I want to make a struct containing small dataframes that can efficiently merge into larger dataframes. Is there any out of the box solutions to cache the matching effort required for the joins.
I tried to do this using GroupedDataFrame (as they store the row numbers for each of the groups in the grouping columns which should result in a speed boost). But I cannot seem to do joins on these structs:
using DataFrames
# Making Example data
rows = 1000000
stock_day = DataFrame(stock = repeat([:A,:b], Int(rows/2)), day = sort(repeat(collect(1:Int(rows/2)),2)), price = rand(rows) )
day = DataFrame(day = collect(1:Int(rows/2)), temperature = rand(Int(rows/2)))
stock = DataFrame(stock = [:A,:b], country = [:AUS, :USA])

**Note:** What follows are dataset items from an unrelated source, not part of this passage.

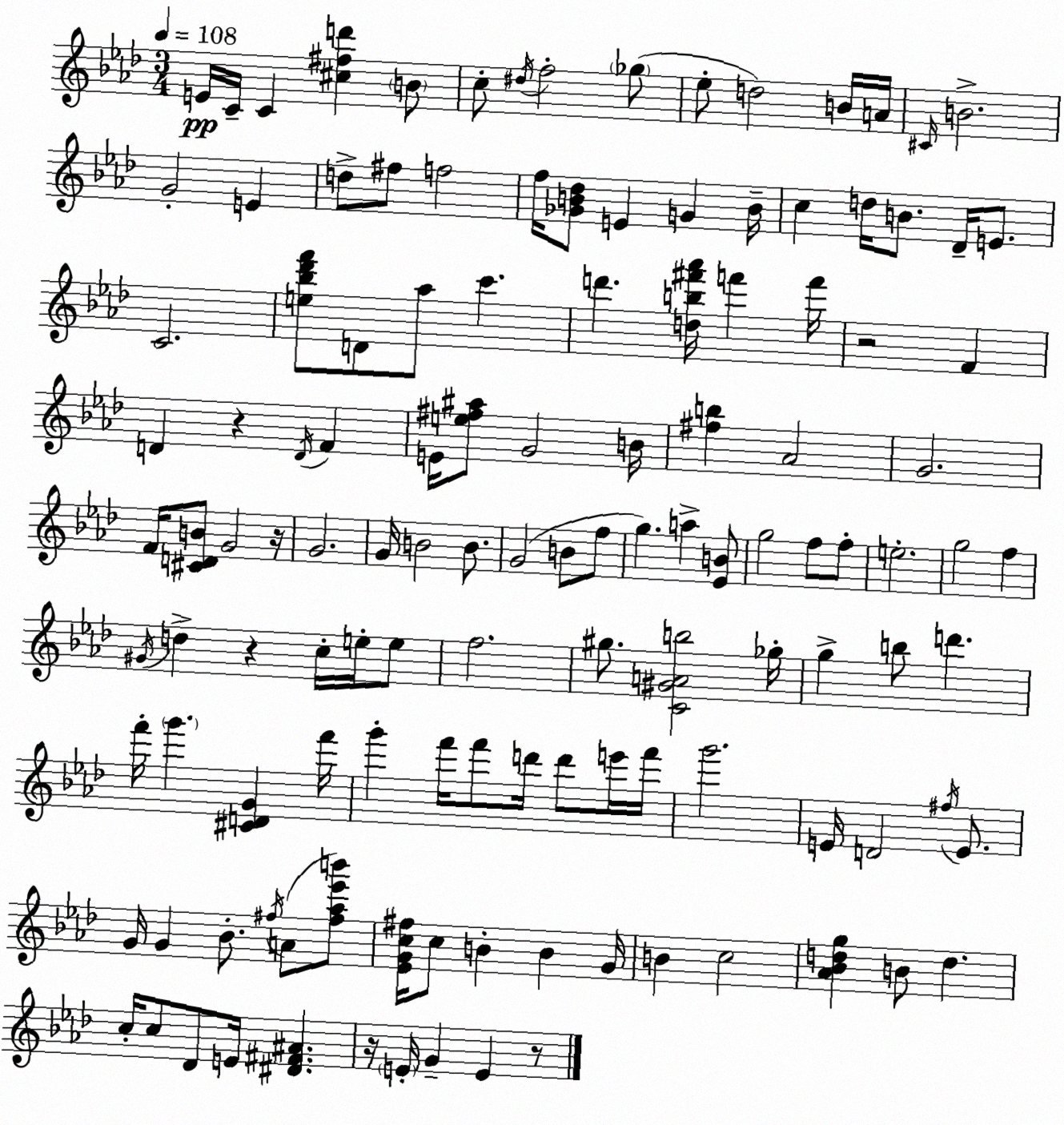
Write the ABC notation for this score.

X:1
T:Untitled
M:3/4
L:1/4
K:Fm
E/4 C/4 C [^c^fd'] B/2 c/2 ^d/4 f2 _g/2 _e/2 d2 B/4 A/4 ^C/4 B2 G2 E d/2 ^f/2 f2 f/4 [_GB_d]/2 E G B/4 c d/4 B/2 _D/4 E/2 C2 [e_b_d'f']/2 D/2 _a/2 c' d' [db^f'_a']/4 f' f'/4 z2 F D z D/4 F E/4 [e^f^a]/2 G2 B/4 [^fb] _A2 G2 F/4 [^CDB]/2 G2 z/4 G2 G/4 B2 B/2 G2 B/2 f/2 g a [_EB]/2 g2 f/2 f/2 e2 g2 f ^G/4 d z c/4 e/4 e/2 f2 ^g/2 [C^GAb]2 _g/4 g b/2 d' f'/4 g' [^CDG] f'/4 g' f'/4 f'/2 d'/4 d'/2 e'/4 f'/4 g'2 E/4 D2 ^f/4 E/2 G/4 G _B/2 ^f/4 A/2 [^f_a_e'b']/2 [_EGc^f]/4 c/2 B B G/4 B c2 [_A_Bdg] B/2 d c/4 c/2 _D/2 E/4 [^D^F^A] z/4 E/4 G E z/2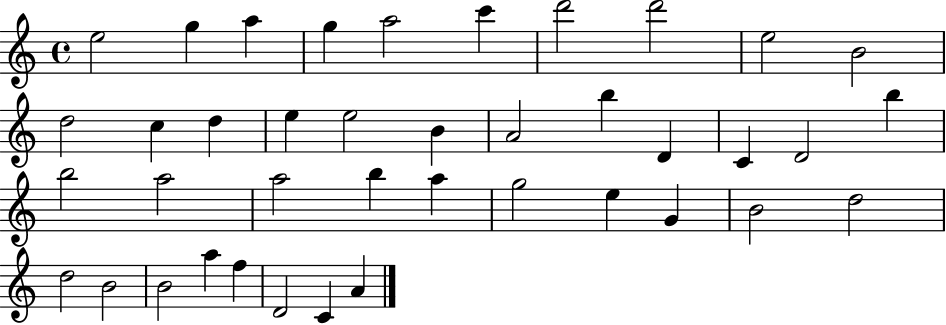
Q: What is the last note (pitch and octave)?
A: A4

country = DataFrame(country = [:AUS, :USA], GDP_per_capita = [5,6])
struct SplitData2
frames::Dict{Symbol,GroupedDataFrame}
end
sd2 = SplitData2(Dict{Symbol,GroupedDataFrame}([:stock_day, :day, :stock, :country] .=> [groupby(stock_day, Symbol[:stock, :day]),
groupby(day, Symbol[:day]),
groupby(stock, Symbol[:stock]),
groupby(country, Symbol[:country]) ] ) )
function stock_day_gdp(sd::SplitData2)
aa = leftjoin(sd.frames[:stock_day], sd.frames[:day], on = :day)
bb = leftjoin(aa, sd.frames[:stock], on = [:stock])
return bb
end
@time sg = stock_day_gdp(sd2)
Here I get ERROR: MethodError: no method matching leftjoin(::GroupedDataFrame{DataFrame}, ::GroupedDataFrame{DataFrame}; on=:day)
Is there a way efficiently merge GroupedDataFrames? If not is there a way to maintain a set of dataframes with preselected merger columns (with the merge matching being precomputed) that you can efficiently merge with?